- _Task directions_:
Render the material from the line containing "What is the measurable" through its final line as a numbered list, omitting any blank lines.

-- Provided data start --

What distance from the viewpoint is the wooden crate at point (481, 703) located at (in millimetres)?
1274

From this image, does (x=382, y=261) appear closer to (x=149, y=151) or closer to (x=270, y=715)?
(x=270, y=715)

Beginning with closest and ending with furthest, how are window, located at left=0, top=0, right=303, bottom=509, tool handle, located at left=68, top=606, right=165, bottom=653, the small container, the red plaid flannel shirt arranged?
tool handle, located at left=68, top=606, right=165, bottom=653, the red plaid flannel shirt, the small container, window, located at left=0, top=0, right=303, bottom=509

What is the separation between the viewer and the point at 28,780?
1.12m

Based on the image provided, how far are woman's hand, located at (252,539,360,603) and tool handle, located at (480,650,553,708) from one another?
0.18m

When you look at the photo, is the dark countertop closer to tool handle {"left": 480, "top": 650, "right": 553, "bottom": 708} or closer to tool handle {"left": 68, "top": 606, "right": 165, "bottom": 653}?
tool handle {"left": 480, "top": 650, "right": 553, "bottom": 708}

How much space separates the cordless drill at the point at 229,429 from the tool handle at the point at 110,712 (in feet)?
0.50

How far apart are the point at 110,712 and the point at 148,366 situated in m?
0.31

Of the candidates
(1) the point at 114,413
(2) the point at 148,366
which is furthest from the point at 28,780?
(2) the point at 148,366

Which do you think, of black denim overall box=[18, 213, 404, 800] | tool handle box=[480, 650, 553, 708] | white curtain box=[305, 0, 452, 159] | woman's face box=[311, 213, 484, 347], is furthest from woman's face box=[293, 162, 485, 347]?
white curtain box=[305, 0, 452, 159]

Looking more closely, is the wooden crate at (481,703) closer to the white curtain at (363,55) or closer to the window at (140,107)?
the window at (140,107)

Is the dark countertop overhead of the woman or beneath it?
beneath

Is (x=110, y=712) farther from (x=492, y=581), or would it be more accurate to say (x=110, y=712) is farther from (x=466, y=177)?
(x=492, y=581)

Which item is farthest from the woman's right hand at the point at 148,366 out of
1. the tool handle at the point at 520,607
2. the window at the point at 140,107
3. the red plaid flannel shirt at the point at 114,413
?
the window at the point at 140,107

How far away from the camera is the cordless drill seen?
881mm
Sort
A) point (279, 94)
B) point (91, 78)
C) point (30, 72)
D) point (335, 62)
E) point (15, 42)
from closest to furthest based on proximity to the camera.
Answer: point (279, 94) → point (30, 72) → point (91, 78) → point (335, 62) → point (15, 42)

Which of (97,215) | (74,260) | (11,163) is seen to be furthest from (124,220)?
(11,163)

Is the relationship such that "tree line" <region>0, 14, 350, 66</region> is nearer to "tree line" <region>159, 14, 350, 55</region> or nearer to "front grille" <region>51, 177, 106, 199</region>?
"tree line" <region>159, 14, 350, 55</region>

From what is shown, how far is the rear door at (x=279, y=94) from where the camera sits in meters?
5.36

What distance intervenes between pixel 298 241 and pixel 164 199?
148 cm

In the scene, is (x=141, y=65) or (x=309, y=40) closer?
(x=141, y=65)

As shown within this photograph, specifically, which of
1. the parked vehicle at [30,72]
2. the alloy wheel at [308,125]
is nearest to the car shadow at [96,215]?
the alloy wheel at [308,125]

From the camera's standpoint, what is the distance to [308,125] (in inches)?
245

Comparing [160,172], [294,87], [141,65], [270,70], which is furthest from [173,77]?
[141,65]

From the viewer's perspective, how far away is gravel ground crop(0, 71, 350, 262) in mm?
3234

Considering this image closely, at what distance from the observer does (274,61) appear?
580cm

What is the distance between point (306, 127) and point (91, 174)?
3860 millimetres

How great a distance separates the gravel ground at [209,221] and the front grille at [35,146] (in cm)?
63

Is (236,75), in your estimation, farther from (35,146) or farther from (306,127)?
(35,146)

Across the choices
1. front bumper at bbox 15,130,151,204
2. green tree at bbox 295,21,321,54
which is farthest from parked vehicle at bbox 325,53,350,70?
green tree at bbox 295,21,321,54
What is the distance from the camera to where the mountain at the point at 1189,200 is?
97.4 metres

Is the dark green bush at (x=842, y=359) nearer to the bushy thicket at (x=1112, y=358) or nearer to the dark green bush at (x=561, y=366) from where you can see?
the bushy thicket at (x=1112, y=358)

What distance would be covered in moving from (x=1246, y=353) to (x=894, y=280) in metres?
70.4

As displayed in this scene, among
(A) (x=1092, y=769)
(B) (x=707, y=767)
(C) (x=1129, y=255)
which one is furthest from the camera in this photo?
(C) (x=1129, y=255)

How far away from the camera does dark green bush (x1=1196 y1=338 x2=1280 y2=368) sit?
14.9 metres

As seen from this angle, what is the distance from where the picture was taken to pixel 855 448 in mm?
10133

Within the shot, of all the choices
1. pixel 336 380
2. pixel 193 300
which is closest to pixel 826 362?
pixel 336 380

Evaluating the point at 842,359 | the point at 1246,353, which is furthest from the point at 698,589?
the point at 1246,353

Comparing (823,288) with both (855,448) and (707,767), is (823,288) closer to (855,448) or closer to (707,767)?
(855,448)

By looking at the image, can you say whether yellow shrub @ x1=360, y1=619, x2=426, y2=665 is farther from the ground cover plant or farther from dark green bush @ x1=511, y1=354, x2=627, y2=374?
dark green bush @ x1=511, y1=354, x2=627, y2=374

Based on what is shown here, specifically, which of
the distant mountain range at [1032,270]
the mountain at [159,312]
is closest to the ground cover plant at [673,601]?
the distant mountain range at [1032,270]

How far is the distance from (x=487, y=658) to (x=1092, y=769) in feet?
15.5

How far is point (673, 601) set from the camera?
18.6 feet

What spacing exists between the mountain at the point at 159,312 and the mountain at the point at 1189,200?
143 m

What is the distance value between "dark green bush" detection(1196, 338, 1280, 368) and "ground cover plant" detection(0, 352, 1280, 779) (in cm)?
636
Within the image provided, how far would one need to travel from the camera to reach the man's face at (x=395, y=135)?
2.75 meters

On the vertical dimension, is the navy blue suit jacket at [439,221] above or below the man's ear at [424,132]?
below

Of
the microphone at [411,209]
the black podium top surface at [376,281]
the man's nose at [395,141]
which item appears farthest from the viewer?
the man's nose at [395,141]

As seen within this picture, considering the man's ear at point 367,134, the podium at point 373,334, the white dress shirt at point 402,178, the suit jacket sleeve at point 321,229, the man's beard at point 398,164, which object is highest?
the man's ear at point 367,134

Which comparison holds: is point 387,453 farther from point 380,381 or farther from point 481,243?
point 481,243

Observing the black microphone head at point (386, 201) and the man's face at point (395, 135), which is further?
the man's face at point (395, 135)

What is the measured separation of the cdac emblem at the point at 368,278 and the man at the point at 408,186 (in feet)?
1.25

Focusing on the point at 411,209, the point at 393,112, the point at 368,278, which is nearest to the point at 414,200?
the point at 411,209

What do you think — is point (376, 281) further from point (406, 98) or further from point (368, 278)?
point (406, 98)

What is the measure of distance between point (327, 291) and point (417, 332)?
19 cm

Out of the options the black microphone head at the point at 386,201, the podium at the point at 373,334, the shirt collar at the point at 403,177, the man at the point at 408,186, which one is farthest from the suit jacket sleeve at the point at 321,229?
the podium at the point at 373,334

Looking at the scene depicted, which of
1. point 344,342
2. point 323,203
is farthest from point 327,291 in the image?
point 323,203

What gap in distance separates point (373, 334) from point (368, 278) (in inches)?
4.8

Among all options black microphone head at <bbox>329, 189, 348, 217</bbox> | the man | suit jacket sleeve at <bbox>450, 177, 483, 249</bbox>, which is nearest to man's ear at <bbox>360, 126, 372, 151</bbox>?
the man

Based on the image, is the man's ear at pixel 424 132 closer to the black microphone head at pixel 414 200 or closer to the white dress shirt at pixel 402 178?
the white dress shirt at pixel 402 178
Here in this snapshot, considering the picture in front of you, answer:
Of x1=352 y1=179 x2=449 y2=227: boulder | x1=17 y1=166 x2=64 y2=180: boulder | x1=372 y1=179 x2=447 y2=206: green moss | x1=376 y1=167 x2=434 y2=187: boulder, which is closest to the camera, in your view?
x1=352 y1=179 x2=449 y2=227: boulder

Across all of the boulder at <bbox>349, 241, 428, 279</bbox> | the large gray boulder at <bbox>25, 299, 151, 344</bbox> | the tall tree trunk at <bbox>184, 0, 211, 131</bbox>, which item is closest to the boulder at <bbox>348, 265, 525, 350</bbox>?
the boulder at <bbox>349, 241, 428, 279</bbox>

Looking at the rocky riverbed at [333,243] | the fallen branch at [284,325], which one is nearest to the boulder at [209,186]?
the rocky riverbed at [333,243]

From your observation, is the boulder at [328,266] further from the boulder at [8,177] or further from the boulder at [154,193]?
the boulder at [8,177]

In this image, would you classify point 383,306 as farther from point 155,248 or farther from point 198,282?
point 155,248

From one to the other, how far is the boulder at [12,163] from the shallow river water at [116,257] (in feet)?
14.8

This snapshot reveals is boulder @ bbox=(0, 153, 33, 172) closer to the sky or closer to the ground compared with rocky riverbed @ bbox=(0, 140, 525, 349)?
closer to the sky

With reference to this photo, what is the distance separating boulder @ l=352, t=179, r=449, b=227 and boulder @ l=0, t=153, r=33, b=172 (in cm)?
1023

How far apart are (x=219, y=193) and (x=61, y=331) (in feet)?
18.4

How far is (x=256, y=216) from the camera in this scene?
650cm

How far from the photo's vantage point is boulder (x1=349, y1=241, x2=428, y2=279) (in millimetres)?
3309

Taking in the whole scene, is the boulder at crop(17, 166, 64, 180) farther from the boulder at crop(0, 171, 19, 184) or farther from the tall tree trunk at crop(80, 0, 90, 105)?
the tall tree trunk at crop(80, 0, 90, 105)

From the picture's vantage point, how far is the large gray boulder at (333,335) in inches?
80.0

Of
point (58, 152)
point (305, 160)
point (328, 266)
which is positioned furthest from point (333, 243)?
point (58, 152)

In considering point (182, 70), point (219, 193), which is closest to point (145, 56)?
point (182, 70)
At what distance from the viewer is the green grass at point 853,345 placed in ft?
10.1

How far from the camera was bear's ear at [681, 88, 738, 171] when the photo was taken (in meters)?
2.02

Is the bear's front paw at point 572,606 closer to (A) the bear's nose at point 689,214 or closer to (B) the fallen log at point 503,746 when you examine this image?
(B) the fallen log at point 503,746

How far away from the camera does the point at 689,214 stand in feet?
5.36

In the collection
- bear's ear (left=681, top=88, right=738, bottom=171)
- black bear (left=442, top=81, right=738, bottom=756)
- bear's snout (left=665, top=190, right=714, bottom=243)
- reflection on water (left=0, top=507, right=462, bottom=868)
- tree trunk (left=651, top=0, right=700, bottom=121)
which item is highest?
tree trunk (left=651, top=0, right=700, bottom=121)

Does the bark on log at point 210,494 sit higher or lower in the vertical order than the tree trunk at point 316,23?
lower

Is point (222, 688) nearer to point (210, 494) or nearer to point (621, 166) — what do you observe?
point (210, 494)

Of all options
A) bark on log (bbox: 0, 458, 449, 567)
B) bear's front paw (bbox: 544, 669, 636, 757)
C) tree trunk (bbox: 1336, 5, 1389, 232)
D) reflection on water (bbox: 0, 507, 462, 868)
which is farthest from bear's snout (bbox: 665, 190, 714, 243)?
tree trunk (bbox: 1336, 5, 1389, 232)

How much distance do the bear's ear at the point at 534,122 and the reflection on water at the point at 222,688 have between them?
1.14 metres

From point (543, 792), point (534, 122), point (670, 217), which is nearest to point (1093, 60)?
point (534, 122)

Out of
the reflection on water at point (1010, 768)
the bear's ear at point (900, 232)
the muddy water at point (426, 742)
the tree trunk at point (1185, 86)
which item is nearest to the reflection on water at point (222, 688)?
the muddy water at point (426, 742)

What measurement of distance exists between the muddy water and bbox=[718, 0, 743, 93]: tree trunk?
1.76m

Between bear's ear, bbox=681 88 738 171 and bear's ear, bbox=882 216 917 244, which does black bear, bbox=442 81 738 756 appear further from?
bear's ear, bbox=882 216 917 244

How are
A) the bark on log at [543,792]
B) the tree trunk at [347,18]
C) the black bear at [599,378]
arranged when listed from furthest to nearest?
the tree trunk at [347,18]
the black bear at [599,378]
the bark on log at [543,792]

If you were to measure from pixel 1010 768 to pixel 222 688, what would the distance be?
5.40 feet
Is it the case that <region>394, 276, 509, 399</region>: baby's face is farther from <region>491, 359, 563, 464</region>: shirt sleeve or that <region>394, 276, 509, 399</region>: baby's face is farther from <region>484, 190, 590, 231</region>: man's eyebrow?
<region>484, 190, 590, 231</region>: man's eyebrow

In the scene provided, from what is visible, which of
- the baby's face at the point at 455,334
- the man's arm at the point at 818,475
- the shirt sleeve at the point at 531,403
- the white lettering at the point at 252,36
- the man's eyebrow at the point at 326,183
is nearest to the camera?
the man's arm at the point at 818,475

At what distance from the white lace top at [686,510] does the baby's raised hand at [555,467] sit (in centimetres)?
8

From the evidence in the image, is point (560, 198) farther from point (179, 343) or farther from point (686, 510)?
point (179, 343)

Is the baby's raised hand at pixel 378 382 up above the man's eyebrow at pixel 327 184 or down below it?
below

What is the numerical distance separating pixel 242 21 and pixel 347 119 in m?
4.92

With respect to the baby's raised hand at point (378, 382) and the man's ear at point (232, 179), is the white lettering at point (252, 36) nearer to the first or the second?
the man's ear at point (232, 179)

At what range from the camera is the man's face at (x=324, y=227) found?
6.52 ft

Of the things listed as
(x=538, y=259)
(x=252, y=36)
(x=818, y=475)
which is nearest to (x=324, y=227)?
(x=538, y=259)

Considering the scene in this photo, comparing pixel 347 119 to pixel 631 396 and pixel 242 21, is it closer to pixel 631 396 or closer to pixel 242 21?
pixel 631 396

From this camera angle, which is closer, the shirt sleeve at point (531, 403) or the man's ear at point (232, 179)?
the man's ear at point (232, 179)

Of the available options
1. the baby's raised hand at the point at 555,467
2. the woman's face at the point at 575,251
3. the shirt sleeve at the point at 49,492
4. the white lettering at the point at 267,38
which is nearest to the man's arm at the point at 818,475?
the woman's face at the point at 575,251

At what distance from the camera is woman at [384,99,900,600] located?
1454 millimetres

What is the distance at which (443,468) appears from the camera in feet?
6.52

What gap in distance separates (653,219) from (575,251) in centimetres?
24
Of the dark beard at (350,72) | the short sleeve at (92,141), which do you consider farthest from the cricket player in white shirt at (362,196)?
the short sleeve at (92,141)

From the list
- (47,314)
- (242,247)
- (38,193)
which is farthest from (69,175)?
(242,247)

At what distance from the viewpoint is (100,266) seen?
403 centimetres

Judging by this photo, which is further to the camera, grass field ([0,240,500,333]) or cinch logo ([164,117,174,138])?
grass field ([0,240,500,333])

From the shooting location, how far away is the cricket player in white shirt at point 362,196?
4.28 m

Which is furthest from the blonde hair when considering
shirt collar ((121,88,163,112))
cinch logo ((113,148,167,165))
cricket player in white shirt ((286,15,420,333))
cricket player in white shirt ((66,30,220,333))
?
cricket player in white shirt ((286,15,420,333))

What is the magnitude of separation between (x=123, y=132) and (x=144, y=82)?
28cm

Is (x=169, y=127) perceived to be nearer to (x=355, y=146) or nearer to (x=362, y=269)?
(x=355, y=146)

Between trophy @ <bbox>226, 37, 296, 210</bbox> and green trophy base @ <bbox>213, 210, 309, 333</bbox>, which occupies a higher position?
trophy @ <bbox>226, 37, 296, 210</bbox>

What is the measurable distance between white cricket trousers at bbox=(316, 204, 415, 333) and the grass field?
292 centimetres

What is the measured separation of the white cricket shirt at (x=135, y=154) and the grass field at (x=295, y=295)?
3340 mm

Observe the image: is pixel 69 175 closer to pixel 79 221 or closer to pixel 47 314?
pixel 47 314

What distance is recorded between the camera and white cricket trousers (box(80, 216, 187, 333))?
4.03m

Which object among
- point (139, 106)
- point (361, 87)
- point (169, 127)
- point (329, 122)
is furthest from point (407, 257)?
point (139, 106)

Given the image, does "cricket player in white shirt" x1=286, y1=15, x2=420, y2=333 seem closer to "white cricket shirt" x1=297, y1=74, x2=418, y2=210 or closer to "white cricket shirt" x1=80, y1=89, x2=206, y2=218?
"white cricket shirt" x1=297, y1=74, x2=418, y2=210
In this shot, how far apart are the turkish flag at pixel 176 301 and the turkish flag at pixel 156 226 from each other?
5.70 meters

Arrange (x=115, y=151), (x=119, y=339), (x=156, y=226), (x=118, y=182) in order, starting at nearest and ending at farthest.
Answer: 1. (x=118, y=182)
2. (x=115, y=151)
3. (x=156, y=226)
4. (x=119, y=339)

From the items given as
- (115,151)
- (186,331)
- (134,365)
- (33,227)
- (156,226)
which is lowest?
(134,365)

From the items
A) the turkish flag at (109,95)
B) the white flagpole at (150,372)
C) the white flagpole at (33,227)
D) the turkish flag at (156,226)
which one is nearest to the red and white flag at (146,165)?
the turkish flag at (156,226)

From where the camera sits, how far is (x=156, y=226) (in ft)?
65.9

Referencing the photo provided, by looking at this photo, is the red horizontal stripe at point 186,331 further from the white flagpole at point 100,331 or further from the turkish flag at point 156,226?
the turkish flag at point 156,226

-- Provided data end --

- _Exercise solution_:
1. What is the measurable distance between white cricket trousers at bbox=(316, 204, 415, 333) and the grass field?
2. 292 centimetres
3. What is the measured separation of the white cricket shirt at (x=135, y=154) and the grass field at (x=295, y=295)?
4. 3340 mm
5. Observe the image: is pixel 69 175 closer to pixel 79 221 or closer to pixel 47 314?
6. pixel 47 314
7. What distance is recorded between the camera and white cricket trousers (box(80, 216, 187, 333))?
8. 4.03m
9. Which object among
10. - point (139, 106)
11. - point (361, 87)
12. - point (169, 127)
13. - point (329, 122)
14. is furthest from point (407, 257)?
15. point (139, 106)
16. Given the image, does "cricket player in white shirt" x1=286, y1=15, x2=420, y2=333 seem closer to "white cricket shirt" x1=297, y1=74, x2=418, y2=210 or closer to "white cricket shirt" x1=80, y1=89, x2=206, y2=218?
17. "white cricket shirt" x1=297, y1=74, x2=418, y2=210
18. In this shot, how far apart are the turkish flag at pixel 176 301 and the turkish flag at pixel 156 226 from each other?
19. 5.70 meters
20. Arrange (x=115, y=151), (x=119, y=339), (x=156, y=226), (x=118, y=182) in order, starting at nearest and ending at farthest.
21. Answer: 1. (x=118, y=182)
22. 2. (x=115, y=151)
23. 3. (x=156, y=226)
24. 4. (x=119, y=339)
25. From the items given as
26. - (115,151)
27. - (186,331)
28. - (134,365)
29. - (33,227)
30. - (156,226)
31. which is lowest?
32. (134,365)
33. From the items
34. A) the turkish flag at (109,95)
35. B) the white flagpole at (150,372)
36. C) the white flagpole at (33,227)
37. D) the turkish flag at (156,226)
38. which one is nearest to the red and white flag at (146,165)?
39. the turkish flag at (156,226)
40. From where the camera sits, how far is (x=156, y=226) (in ft)?
41. 65.9
42. Referencing the photo provided, by looking at this photo, is the red horizontal stripe at point 186,331 further from the white flagpole at point 100,331 or further from the turkish flag at point 156,226?
43. the turkish flag at point 156,226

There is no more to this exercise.